Я смотрела на огонь. Слезы текли независимо от меня. Может быть, мне стало жалко чемодана? А может быть, я оплакивала свою жизнь – жизнь Золушки, не попавшей на бал. Морис и Мадлен ругаются, выясняются, а за стеной, выложенные буквой «М», лежат и сохнут березовые чурки. Они даже пропадают на фоне бескрайней территории, бирюзового бассейна и кремовых роз. И пюре из шпината.
Я плакала весьма скромно, но мои слезы были восприняты как грубая бестактность. Меня пригласили, оказали честь, накормили изысканной едой, а я себе позволяю.
Плакать – невежливо. Если у тебя проблемы – иди к психоаналитику, плати семьдесят долларов, и пусть он занимается тобой за деньги.

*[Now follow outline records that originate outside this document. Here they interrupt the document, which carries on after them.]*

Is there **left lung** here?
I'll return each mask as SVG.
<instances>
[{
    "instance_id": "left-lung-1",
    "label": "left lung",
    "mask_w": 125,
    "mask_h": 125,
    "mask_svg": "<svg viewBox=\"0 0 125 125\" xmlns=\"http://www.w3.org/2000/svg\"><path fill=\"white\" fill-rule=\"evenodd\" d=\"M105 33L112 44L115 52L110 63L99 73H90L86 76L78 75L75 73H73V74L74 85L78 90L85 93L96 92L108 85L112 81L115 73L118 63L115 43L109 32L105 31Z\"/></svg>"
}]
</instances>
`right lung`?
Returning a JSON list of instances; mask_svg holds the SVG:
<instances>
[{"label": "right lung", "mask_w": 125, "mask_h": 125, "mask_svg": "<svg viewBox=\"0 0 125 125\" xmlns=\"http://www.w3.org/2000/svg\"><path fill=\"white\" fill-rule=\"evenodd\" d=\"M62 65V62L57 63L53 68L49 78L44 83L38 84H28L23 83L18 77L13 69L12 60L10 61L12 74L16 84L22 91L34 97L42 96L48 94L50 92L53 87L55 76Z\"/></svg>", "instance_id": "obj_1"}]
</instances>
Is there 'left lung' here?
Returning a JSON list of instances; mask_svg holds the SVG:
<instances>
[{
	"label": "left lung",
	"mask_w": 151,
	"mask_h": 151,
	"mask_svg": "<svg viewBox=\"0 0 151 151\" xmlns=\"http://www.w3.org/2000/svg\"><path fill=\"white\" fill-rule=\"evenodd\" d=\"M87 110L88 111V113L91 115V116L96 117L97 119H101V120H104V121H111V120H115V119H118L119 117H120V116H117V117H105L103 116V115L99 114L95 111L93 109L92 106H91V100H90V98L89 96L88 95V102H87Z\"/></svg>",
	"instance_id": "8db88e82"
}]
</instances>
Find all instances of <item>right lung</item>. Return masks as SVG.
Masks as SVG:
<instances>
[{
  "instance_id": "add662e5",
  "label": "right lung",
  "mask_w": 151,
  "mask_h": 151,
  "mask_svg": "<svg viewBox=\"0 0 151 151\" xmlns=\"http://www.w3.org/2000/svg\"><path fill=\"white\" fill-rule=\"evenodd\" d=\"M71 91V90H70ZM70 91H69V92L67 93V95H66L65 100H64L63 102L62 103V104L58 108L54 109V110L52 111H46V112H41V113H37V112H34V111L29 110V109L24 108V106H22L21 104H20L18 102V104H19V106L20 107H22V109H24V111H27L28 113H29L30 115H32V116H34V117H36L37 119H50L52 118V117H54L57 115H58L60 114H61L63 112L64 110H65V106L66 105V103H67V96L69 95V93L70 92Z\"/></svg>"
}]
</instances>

Если бы я заплакала в русском доме, меня бы окружили, стали расспрашивать, сочувствовать, давать советы. Обрадовались бы возможности СО-участия. Все оказались бы при деле, и каждый нужен каждому.
А здесь – все по-другому. Морис нахмурился и отвернулся к огню. Мадлен отошла, ее как бы отозвали хлопоты гостеприимной хозяйки. Шарль и Франсуаза сделали вид, что ничего не произошло. Ну совсем ничего. Шарль разглагольствовал, Франсуаза поводила плечами, сияя фиалковым взором.
И я тоже сделала вид, что ничего не произошло. Я слизнула низкие слезы языком, а высокие вытерла ладошкой. И улыбалась огню. И Морису. И готова была ответить на все вопросы, связанные с моей страной. Да, перестройка. Революция, о которой так долго говорили большевики, отменяется. И теперь мы пойдем другим путем. Весь мир насилья мы разрушим до основанья, а затем мы наш, мы новый мир построим. И у нас будут свои миллионеры, свои камины, и мы будем смотреть на живой огонь. Но когда при нас кто-то заплачет, мы не отвернемся, а кинемся на чужую боль, как на амбразуру.
Морис стал поглядывать на часы. К Этиопе, Этиопе... Его тянуло к двадцатипятилетнему телу, страстным крикам и шепотам. На стороне Мадлен были тридцать лет семейной жизни. А на стороне Этиопы – отсутствие этих тридцати лет. Все сначала. Все внове, как будто только вчера родился на свет.
Мне передалось его нетерпение. Мне тоже захотелось уйти отсюда, где кругами витают над головой обида, гордость и ненависть Мадлен.
Мы садимся в «ягуар». И вот опять дорога. Общее молчание. Мы молчим примерно на одну и ту же тему.
– Мадлен хорошая, – говорю я.
– Да. Очень.
– Тебе ее жалко?
– Ужасно жалко. Но и себя тоже жалко.
– А нельзя обе?
– У меня нет времени на двойную жизнь. Я все время работаю. Ты спрашиваешь, кто мой друг? Работа.
Я думаю: что для меня работа? Практически я замужем за своей профессией. Она меня содержит, утешает, посылает в путешествия, дает людей, общение, и Мориса в том числе. Кто я без своего дела? Стареющая тетка. Но вот я опускаю голову над чистым листом, и нет мне равных.